Dr. Ford testified before the Senate Judiciary Committee Sept. 27 to describe the alleged incident and spoke of Kavanaugh and bystander Mark Judge’s joy during her assault.

“Indelible in the hippocampus is the laughter,” Dr. Ford said at the hearing. “The uproarious laughter between the two. They’re having fun at my expense.”

Judge Kavanaugh has denied all allegations of sexual misconduct.

“This has destroyed my family and my good name. A good name built up through decades of very hard work and public service at the highest levels of the American government,” he said.

Alicia Salvadeo, treasurer of Socialist Alternative’s Pittsburgh branch, opened the rally with a call to cancel Kavanaugh’s confirmation and deny any appointee who goes against the group’s viewpoints. She also detailed her group’s overall initiative to extend reproductive rights for women, end corporate greed and fight for workers’ rights.

“We are outraged that our leaders at the capitol have learned nothing and Kavanaugh plans to be confirmed tomorrow,” Salvadeo said. “We are here also to say ‘no’ to any appointee who poses a threat to Roe v. Wade, who poses a threat to DACA, who poses a threat to women and working people who want to unionize for better wages and working conditions.”

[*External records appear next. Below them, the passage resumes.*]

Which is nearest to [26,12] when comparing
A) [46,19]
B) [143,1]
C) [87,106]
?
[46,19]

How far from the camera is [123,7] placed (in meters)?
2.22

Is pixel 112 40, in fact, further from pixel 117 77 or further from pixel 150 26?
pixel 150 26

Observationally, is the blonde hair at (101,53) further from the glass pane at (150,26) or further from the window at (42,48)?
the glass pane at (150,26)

Salvadeo continued by naming the women who have come forward with allegations against Judge Kavanaugh — including Deborah Ramirez and Julie Swetnick. She also mentioned Professor Carol Stabile, formerly of Pitt’s communication department, who has spoken publicly about sexual harassment within her department.

After remarks by organizing leaders, members of the crowd volunteered to come forward to share their stories of sexual assault. Carlow University sophomore Dana Brown was among the first to stand up to speak of her recent trauma and her frustrations with Kavanaugh’s confirmation.

“I am here to stand up against Kavanaugh because I cannot let this happen,” Brown said. “We will not allow this to go on. I didn’t report, and why I didn’t report is because I was told it was my fault. And I know that’s not true.”

Brown and other protestors also defended Dr. Ford, citing her strength for coming forward with her story.  

“I stand with Dr. Ford,” Brown said. “She’s a powerful women. Anyone who says she is making it up, they need to reevaluate their morals.”

CMU alumni and Squirrel Hill resident Sarah Allen attended the rally to protest the politicalization of the Kavanaugh hearings and Dr. Ford’s accusations.

“I am disgusted by the way our current politicians have been treating this hearing as a purely political and partisan issue, and not actually listening to survivors and their stories,” Allen said. “I feel like they’re not taking anything seriously.”

Though anger and emotions ran high, the rally did not take on an aggressive tone, unlike the Washington, D.C., “Cancel Kavanaugh” event today outside the Hart Senate Office Building. There, hundreds of protestors, including comedian Amy Schumer, were arrested for unlawful demonstration.

In Pittsburgh, members of the crowd described a sense of community created through the common viewpoint they shared.  

“[The rally] was really great to see that there are other people who feel similarly, and to have a sense solidarity, especially amongst survivors,” Allen said. “I really liked the fact that the floor was open for everybody to speak, and that anyone who wanted to share their viewpoint was given the time and the space to do that.”